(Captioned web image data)
═══

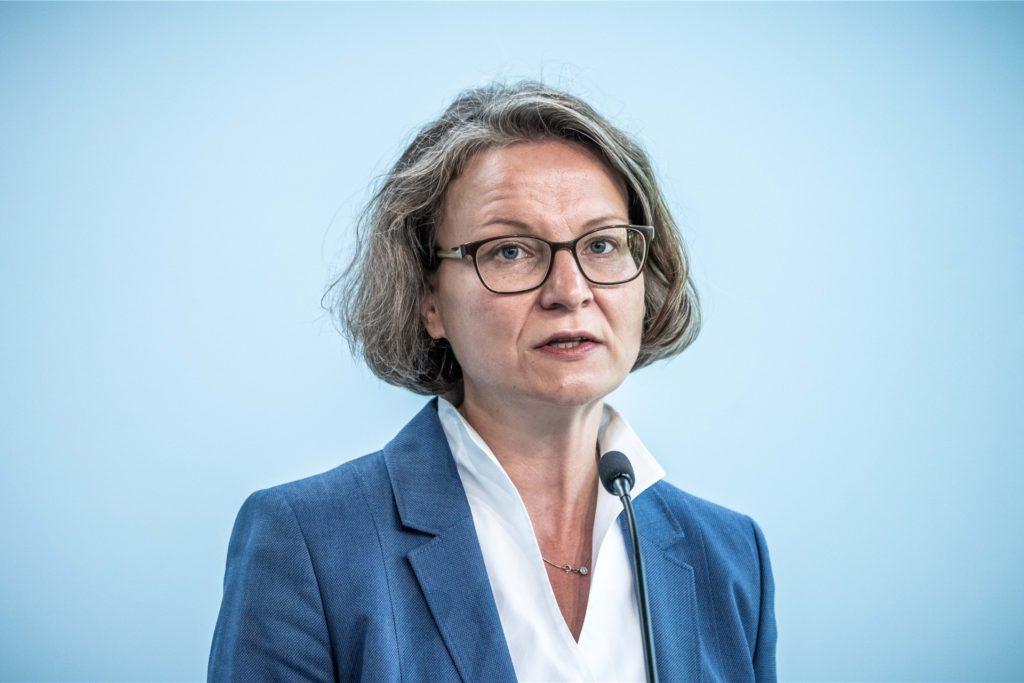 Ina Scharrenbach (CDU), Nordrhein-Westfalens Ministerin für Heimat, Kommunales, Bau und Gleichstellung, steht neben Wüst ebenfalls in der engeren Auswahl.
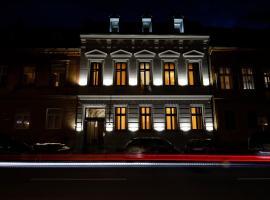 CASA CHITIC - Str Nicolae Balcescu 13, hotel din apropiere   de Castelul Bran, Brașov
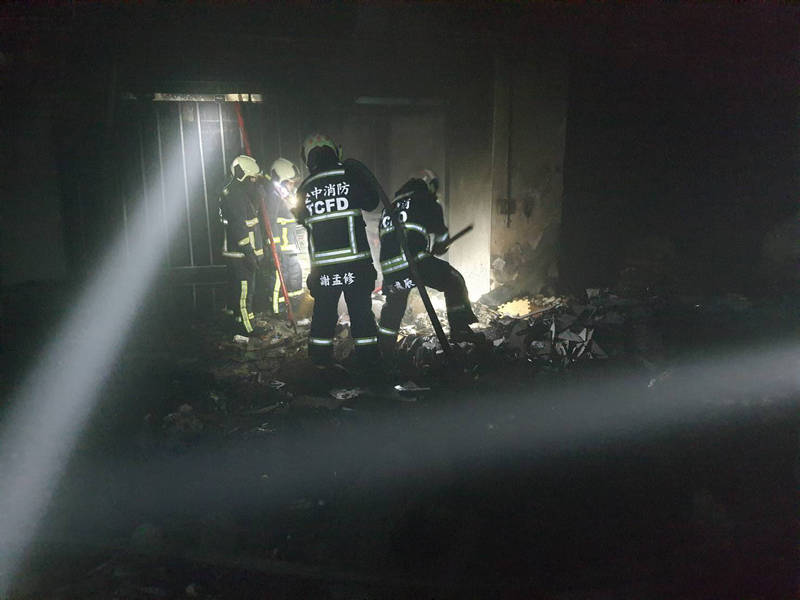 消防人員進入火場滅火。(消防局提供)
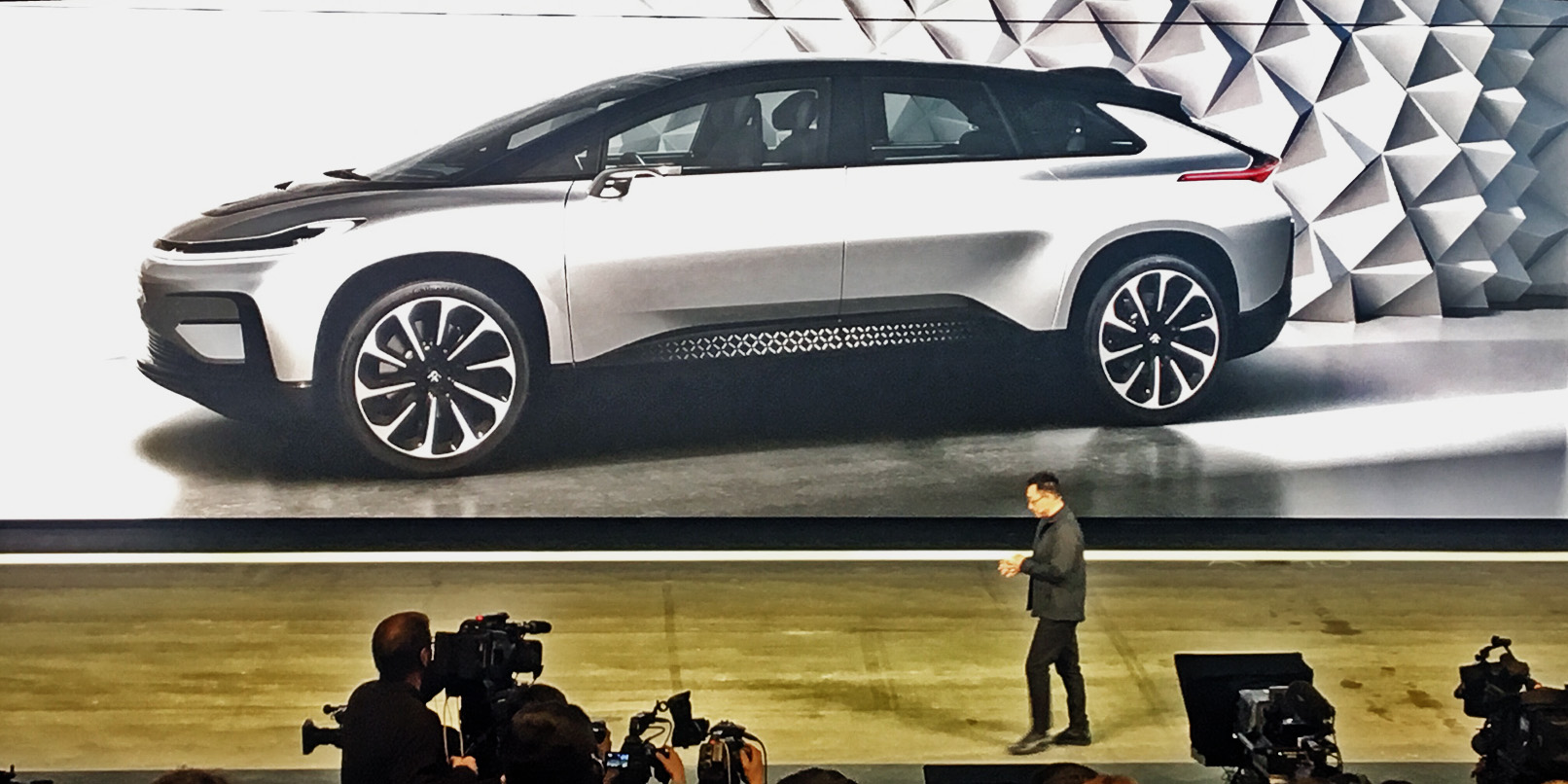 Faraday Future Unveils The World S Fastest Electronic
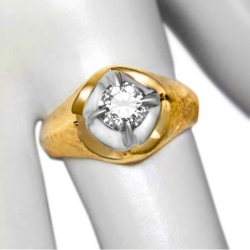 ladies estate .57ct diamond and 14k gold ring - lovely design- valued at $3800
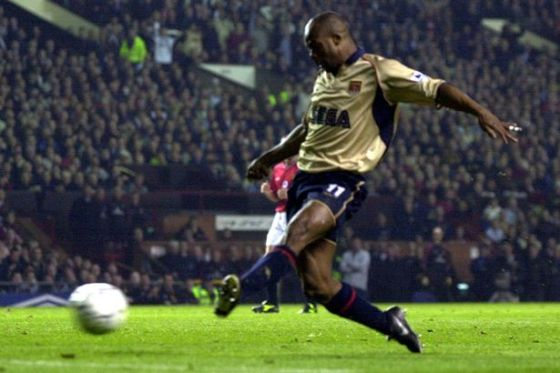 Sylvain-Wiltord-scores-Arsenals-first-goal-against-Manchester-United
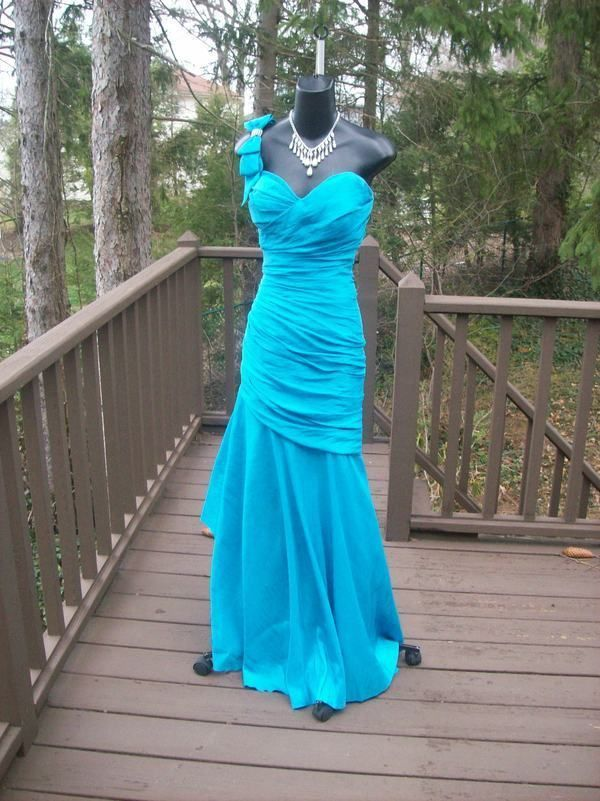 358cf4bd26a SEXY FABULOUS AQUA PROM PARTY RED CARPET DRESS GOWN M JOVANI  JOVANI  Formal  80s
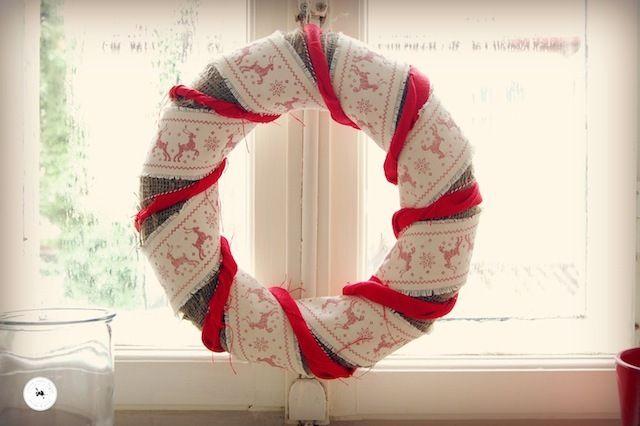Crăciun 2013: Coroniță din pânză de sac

═══

WHAT THE TASK REQUIRES: Pictures aside, repeat every line of the data above exactly.

TASK OUTPUT:
 Ina Scharrenbach (CDU), Nordrhein-Westfalens Ministerin für Heimat, Kommunales, Bau und Gleichstellung, steht neben Wüst ebenfalls in der engeren Auswahl.
 CASA CHITIC - Str Nicolae Balcescu 13, hotel din apropiere   de Castelul Bran, Brașov
 消防人員進入火場滅火。(消防局提供)
 Faraday Future Unveils The World S Fastest Electronic
 ladies estate .57ct diamond and 14k gold ring - lovely design- valued at $3800
 Sylvain-Wiltord-scores-Arsenals-first-goal-against-Manchester-United
 358cf4bd26a SEXY FABULOUS AQUA PROM PARTY RED CARPET DRESS GOWN M JOVANI  JOVANI  Formal  80s
Crăciun 2013: Coroniță din pânză de sac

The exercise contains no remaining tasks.